Maybe I'm being a bit thick! But I really don't understand how a super-injunction can possible work in the day of mass-user digital publishing.
Here's my query. Let's say I've seen person X doing something very naughty, but not illegal, on a number of occasions. I decide that I'm going to blog about X's behaviour because that person has been very critical of other people doing the same thing and I believe that X is being hypocritical. I go home and blog about X being very naughty, unknowing that X has a super-injunction preventing people discussing his/her naughty behaviour.
If what I had written was a lie and damaging to X, I would be looking at the wrong end of a libel suite, and rightly so. But if X wasn't being naughty they wouldn't need a super-injunction. If what I've written is true, and I can prove it to be true, I can use the first and most powerful defence against a libel action which is to prove justification.

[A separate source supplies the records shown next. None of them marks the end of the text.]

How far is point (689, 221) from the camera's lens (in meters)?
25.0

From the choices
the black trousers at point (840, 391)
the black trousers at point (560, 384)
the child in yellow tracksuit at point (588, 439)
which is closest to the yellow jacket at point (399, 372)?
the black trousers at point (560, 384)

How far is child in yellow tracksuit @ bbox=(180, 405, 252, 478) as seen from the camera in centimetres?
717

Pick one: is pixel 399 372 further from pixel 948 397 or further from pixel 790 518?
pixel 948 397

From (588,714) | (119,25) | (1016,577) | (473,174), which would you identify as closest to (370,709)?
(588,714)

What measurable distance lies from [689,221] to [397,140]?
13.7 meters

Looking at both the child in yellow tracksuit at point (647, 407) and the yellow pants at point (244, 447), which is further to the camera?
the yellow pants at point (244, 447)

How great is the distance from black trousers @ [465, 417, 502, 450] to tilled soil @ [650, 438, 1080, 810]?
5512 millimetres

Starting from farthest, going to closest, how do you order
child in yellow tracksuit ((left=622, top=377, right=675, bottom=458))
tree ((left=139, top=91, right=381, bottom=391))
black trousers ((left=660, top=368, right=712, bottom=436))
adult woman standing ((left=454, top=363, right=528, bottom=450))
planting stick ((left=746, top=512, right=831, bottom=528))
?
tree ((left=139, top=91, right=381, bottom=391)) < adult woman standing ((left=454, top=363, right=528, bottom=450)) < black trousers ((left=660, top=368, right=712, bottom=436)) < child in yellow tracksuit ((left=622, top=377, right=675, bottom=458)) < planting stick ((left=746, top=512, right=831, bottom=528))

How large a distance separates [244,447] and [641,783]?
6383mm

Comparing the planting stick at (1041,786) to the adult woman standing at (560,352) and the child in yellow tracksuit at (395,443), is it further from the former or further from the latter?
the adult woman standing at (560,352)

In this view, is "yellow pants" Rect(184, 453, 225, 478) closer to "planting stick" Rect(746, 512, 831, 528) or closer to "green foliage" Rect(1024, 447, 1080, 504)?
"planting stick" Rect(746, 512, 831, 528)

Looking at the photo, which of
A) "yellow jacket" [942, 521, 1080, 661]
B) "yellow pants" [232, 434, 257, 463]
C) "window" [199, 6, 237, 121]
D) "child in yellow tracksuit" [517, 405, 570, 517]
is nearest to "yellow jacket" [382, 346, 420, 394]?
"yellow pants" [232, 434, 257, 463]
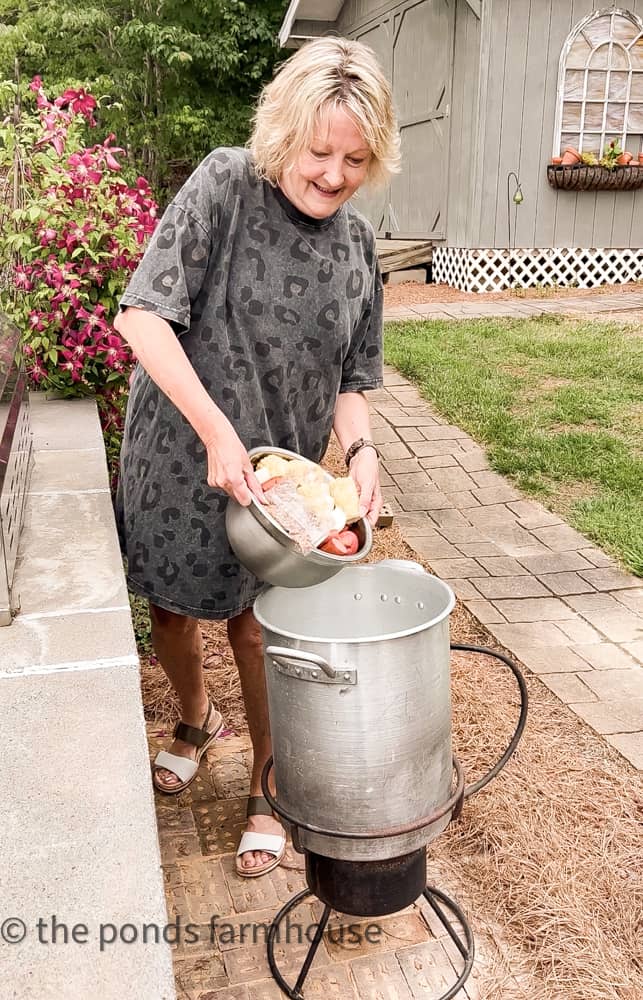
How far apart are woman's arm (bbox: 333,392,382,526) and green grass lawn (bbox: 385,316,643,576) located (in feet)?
8.09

If I have never been served with the super-injunction covering X's behaviour how can I know that there is a ban on their actions being written about? Surely I can't be held in contempt if I was unaware that the injunction even exists. If the court issues the super-injunction to everyone who could potentially publish the story it would need to go to everyone with a blog, twitter account, facebook page etc. etc. etc. rather defeating the object of the super-injunction.
Maybe I'm missing something really obvious and if I am please let me know.